Aquel abrazo le hacía pensar en muchas cosas, aquel abrazo era lo único que Dayana necesitaba para calmar su cansado corazón. El sentir a su hijo, el verlo sano, el verlo ahí con ella en sus brazos, la hizo llorar.
Montones de imágenes de cuando estaba embarazada, de cuando el pequeño Rui tenía meses de nacido, de cuando comenzó a caminar, de todas las cosas que pasaron juntos por los cuatro años que estuvieron solos, llegaron de golpe.

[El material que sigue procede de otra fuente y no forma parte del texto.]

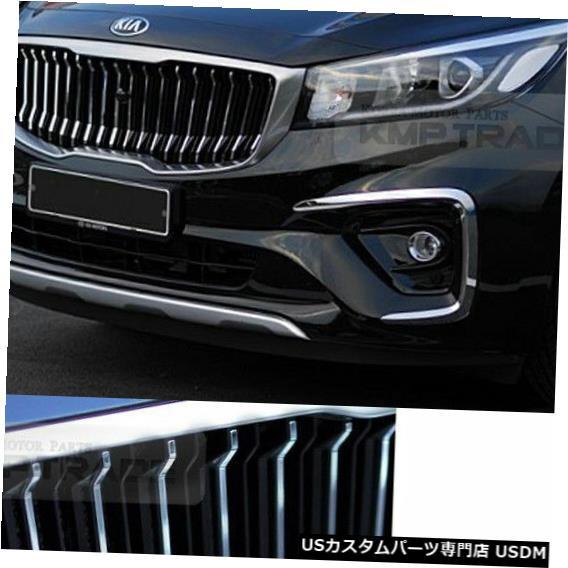 ラジエーターカバー Front Bumper Radiator Grille Cover Black & Chrome for KIA 2015-2017 Sedona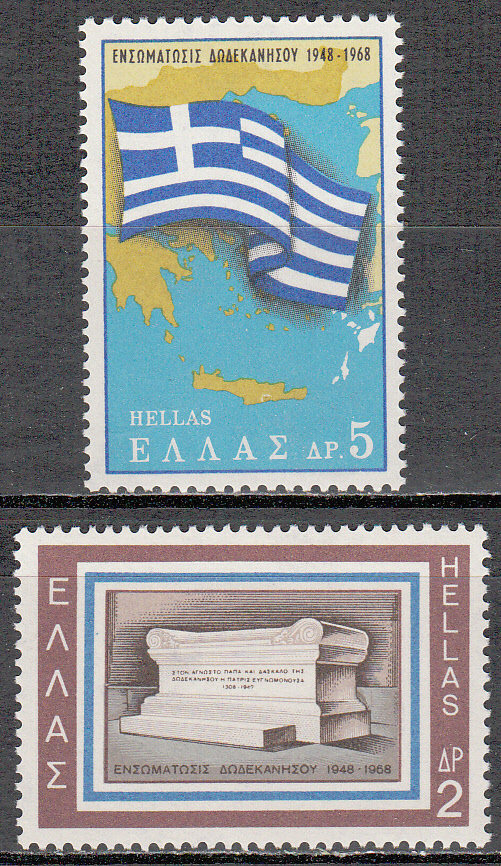 Greece Scott 0927-928, MNH, Union of Dodecanese Islands with Gre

- ¡Mi cielo! ¡Aquí estoy! ¡Aquí estoy! ¡Te amo! ¡Te amo, mi vida! ¡No voy a dejarte solo! ¡No importa lo que tenga que hacer, no voy a dejarte solo! ¿Entendiste? ¡Mamá está contigo! -dijo Dayana con los ojos llenos de lágrimas.
- Mami, ¡No quiero que me dejes aquí! ¡Quiero irme a casa contigo! ¡Ya no quiero estar aquí! ¡Tú estás solita! ¡Tú me necesitas! -dijo el niño con la madurez de un adulto.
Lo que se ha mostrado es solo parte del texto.